Atas perbuatannya, IA terancam dijerat Pasal 45 ayat (1) juncto Pasal 27 ayat (1) dan Pasal 45 ayat (4) Undang-Undang Nomor 11 Tahun 2008 yang telah direvisi dengan UU Nomor 19 Tahun 2016 tentang Informasi dan Transaksi Elektronik (ITE). Dia terancam hukuman penjara paling lama 6 tahun dan atau denda Rp 1 miliar.
Kepala Unit 2 Subdirektorat 5 Direktorat Reskrimsus Polda Jateng, Ajun Komisaris Gunawan Wibosono menambahkan, untuk mengungkap sejumlah kasus serupa, pihaknya terus melakukan patroli siber. Ia pun mengimbau masyarakat untuk aktif melaporkan akun-akun dengan konten-konten negatif serta berpotensi mengarah ke tindak kejahatan.
"Apabila banyak akun menyebar konten dengan sumber tidak jelas dan tak ada konfirmasi dari yang berkompeten, jangan dibagikan lagi. Semoga ke depan semakin bijak dalam bermedia sosial," lanjut dia.
Sebelumnya, pemerhati hukum pidana Rony Saputra, di Jakarta, mengatakan, sekitar 85 persen pelaku tindak pidana yang dijerat Undang-Undang Nomor 11 Tahun 2008 yang telah direvisi dengan UU Nomor 19 Tahun 2016 tentang ITE, terkait pencemaran nama baik. Sejak mulai diundangkan, hanya Pasal 27 Ayat (3) mengenai pencemaran nama baik, yang banyak digunakan.

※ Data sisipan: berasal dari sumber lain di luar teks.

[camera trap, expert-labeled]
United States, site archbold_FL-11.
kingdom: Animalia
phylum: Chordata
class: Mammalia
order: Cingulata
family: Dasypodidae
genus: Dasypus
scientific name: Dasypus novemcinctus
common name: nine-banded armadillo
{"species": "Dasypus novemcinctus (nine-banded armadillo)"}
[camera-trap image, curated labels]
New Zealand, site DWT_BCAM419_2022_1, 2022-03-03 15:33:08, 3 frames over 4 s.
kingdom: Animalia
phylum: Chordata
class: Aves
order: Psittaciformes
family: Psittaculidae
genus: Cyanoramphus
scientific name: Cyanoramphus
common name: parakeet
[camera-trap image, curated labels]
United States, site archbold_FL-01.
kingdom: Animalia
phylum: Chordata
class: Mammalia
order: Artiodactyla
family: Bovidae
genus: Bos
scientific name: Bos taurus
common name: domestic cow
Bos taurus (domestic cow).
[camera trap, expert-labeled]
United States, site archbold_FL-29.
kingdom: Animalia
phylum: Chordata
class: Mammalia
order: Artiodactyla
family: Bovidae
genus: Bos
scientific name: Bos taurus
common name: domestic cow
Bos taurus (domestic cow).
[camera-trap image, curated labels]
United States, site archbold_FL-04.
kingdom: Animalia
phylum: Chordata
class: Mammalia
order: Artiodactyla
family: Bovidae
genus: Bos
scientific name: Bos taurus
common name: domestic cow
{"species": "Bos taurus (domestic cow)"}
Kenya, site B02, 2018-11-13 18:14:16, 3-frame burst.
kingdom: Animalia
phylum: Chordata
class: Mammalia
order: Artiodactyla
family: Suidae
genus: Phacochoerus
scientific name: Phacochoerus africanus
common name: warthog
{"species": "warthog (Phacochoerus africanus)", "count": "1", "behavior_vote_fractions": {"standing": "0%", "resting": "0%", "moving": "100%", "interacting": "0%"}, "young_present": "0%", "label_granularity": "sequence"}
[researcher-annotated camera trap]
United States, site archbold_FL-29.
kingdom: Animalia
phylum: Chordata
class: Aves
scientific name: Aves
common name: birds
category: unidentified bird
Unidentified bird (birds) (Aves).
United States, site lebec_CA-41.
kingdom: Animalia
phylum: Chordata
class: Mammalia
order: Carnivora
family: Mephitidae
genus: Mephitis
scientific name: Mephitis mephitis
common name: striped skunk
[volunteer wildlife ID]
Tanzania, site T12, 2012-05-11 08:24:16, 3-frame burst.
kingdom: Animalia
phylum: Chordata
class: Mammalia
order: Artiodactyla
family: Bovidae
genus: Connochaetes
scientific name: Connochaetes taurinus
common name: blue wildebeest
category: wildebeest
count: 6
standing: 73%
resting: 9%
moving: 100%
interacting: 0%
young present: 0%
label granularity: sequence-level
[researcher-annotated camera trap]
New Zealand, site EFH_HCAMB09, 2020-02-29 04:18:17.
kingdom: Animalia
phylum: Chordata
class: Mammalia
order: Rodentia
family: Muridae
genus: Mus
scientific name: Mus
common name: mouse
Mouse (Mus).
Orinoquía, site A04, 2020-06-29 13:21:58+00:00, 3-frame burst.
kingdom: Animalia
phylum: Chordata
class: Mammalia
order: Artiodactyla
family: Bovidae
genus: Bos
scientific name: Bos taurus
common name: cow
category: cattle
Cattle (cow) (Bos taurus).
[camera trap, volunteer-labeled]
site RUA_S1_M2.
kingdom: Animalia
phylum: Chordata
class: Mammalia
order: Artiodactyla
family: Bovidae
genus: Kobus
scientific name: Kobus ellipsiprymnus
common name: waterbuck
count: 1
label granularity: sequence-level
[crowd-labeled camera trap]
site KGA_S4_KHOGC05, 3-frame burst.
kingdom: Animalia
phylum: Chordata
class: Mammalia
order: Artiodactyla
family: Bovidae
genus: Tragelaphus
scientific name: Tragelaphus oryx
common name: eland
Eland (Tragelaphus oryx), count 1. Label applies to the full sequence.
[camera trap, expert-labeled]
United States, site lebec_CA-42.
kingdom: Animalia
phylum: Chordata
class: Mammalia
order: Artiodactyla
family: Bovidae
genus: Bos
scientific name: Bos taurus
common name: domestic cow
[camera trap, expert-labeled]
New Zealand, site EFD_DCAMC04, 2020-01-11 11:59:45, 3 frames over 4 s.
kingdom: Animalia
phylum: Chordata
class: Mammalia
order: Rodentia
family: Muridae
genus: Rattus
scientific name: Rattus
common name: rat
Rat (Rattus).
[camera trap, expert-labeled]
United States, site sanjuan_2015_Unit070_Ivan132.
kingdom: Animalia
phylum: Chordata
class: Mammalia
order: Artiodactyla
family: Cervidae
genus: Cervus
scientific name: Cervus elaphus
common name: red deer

Padahal, tujuan utama UU ITE ialah melindungi masyarakat terhadap kejahatan siber. Terutama, dalam konteks betapa teknologi informasi berperan dalam perdagangan dan perekonomian untuk mewujudkan kesejahteraan masyarakat. Karena itu, UU tersebut perlu dikembalikan pada tujuan dasarnya. (Kompas, 9/2/2019).